Em relação ao aquecimento global, toda a gente está consciente das consequências negativas. Mas se pensarmos bem, o frio é que foi sempre o grande inimigo do homem. O aquecimento de um grau ou dois não pode ter efeitos secundários positivos – para a agricultura, por exemplo?
Não sei. Os ecossistemas do planeta são todos muito frágeis. Não falando de temperaturas, basta ver as histórias do género: ‘Estes lobos matam tudo e destroem os nossos rebanhos de ovelhas. Vamos eliminar os lobos’. Eliminam-se os lobos e de repente têm um problema muito maior…

Como na China, em que se perseguiram e mataram os pássaros por comerem as sementes, e de repente havia pragas de insetos que destruíram as culturas agrícolas.

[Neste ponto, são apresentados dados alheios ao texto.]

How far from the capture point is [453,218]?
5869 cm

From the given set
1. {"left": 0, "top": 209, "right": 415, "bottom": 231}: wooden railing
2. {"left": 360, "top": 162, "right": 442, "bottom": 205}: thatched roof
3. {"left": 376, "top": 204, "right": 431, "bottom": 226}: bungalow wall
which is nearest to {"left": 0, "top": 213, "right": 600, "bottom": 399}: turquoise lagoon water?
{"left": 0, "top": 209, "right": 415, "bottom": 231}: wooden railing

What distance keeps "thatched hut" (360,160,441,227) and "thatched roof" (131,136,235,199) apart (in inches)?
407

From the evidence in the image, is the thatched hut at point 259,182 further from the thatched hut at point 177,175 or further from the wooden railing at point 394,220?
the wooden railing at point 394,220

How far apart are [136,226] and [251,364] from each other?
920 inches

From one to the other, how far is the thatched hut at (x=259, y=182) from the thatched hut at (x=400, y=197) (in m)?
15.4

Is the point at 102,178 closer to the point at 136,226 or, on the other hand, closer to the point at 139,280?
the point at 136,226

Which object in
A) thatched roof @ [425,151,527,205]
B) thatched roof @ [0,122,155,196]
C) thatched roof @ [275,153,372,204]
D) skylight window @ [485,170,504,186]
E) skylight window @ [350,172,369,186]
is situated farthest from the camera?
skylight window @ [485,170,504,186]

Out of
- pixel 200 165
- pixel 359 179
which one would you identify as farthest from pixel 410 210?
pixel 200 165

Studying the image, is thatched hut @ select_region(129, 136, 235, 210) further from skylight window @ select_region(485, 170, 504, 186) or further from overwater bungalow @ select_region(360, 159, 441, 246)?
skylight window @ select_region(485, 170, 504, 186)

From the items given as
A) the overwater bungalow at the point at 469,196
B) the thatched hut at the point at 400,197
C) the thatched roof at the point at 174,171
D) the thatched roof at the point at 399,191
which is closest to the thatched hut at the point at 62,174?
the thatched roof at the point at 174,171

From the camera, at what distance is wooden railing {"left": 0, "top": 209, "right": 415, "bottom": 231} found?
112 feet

Basta fazer um desviozinho que seja. Quem diria que sem abelhas este planeta vai à vida? Estes ecossistemas são muitíssimo sensíveis… por isso é que eu nem ousaria pensar o que acontece com um grau a mais – ou um grau a menos – de temperatura média. O planeta continua. Nós é que, se calhar, deixamos de poder desfrutar dele e de poder viver nele nas mesmas condições.